ACORN scaling back or shutting down in many cities

The community activist group is taking no new clients while it investigates its operations, which have been dragged down by the poor economy and recent scandals.

 

We need to approach this skeptically.  It was reported as this scandal broke that ACORN has 400,000 employees.  This is an army, this makes ACORN one of the largest employers in the US.  And what about the billions ACORN was promised in the stimulous package? This money has not hit the organization yet, what will happen when that money pours in.  This appears to only be temporary.

By P.J. Huffstutter and Kate Linthicum
September 19, 2009

 

Reporting from Los Angeles and Chicago - Stung by the recession and a string of scandals, the ACORN community activist organization has been shutting down in many of the communities it once worked to empower.

No new clients are being signed up, said national spokesman Brian Kettenring, while the group conducts an internal investigation into how its business is conducted.

The Assn. of Community Organizations for Reform Now had already shuttered 40% of its centers -- in cities including Chicago, Salt Lake City, Atlanta and Omaha -- since its high of 105 offices two years ago, he said. The branches helped low- and middle-income clients with housing, jobs and navigating government aid programs.

Kettenring said that the closures were mostly due to the poor economy and had become more frequent in the last year.

"We're seeing the same challenges the entire nonprofit sector is seeing," he said.

But former ACORN members say the scandals that have recently dogged the organization -- including allegations of mismanagement and voter registration fraud -- have been a bigger problem.

In the latest controversy, ACORN workers in several cities, including New York, Baltimore and Washington, were secretly videotaped giving advice to two conservative activists who posed as a prostitute and her pimp and said that they wanted to buy a house and run it as a brothel with teenage girls.

Workers were recorded giving advice on how to evade taxes and conceal the nature of their business.

The appearance of the videos last week on a Fox News program set off a furor.

The U.S. House voted this week to deny all federal funds for ACORN, while state lawmakers in California, Georgia and Minnesota called for investigations or a cutoff of state funds.

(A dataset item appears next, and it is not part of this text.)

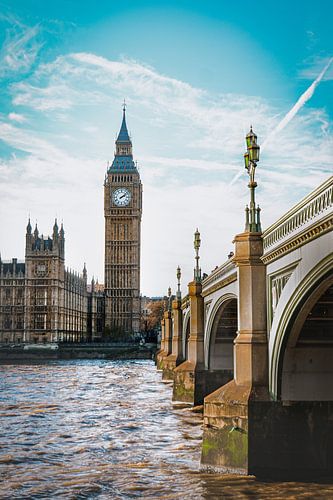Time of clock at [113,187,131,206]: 2:08
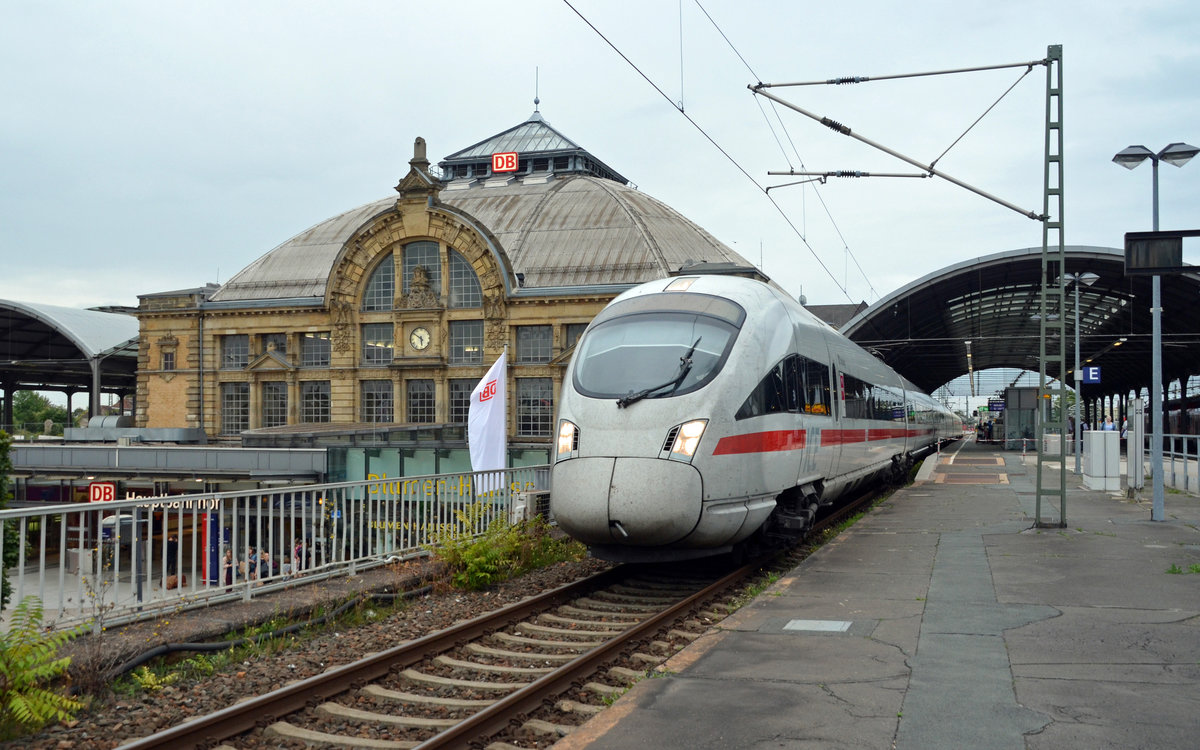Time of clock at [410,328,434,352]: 5:51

"When you have this big of a mess, it takes time to clean up and your funders drop like flies," said Madeline Talbott, a former head organizer for ACORN's operations in Illinois.

ACORN's Chicago office closed in January 2008, when Talbott -- along with 365 community members, the local ACORN board and at least a dozen paid staff members -- quit over concerns about mismanagement and a lack of financial transparency at the group's national headquarters.

"I feel so torn about what's happening now," said Talbott, who today is an organizer with Action Now, an advocacy group for the poor in Chicago.

"I'm so relieved not to be part of the organization anymore, and so sad because they are trying to clean things up."

Founded in Arkansas in 1970, ACORN advocates for higher minimum wages, access to affordable housing and increased voter registration in low-income communities.

It has been a top target for conservatives because of its liberal agenda. President Obama worked as an attorney for the group in the 1990s.

The organization mobilized a get-out-the-vote effort to support Obama's presidential bid last year, but it was tainted when nearly a third of the 1.3 million voters the group registered were rejected.

Last week, authorities in Miami announced the arrests of 11 former registration canvassers on allegations that they had submitted nearly 200 falsified forms.

A preliminary hearing is scheduled for this month in Nevada, where state prosecutors have accused ACORN and two former top officials of using an illegal incentive system to motivate people registering voters just before the 2008 presidential election.

ACORN officials blame such woes on a conservative push to force the organization out of business.

Amy Schur, ACORN's head organizer for California, acknowledged that the organization has had a tough year, but said that the state's 12 offices would survive.

Membership is up, and funding has been stable, she said.

"Our organization is under attack," she said. "But we're going to come out of this just fine."

Schur said that the decentralized nature of ACORN ensures that if an office in one part of the country founders, it won't necessarily affect those in the rest of the country.

Still, Schur said, she has taken steps to quell any public uneasiness. Schur said that the organization had hired an independent auditor to review the finances of the state's programs, and that the group would require more training for staff.

John Atlas, who just completed a book about ACORN's history, said that the recent scandals had brought "overwhelming bad publicity."

"The brand is tainted," Atlas said.

"This is going to make it harder for them to recruit new members, to get foundation funding and get funding for voter registration."

But Atlas said that ACORN had weathered a lot in its history, and he predicted that the organization would emerge from the scandals smaller but intact.

"They may have to shrink back; they may have to rebrand," he said. "They'll be smaller, but they'll survive."

Latrell Smith, a former ACORN worker in Chicago and now an organizer for Action Now, said that the scandals had been sobering and infuriating.

In his current job, he is more cautious when talking with families that seek help.

"I joined ACORN because I wanted to make a difference in my community," Smith said. "Before the videos came out, I could never have imagined something like that happening in ACORN."

Now, he said, "I wonder if we could be next."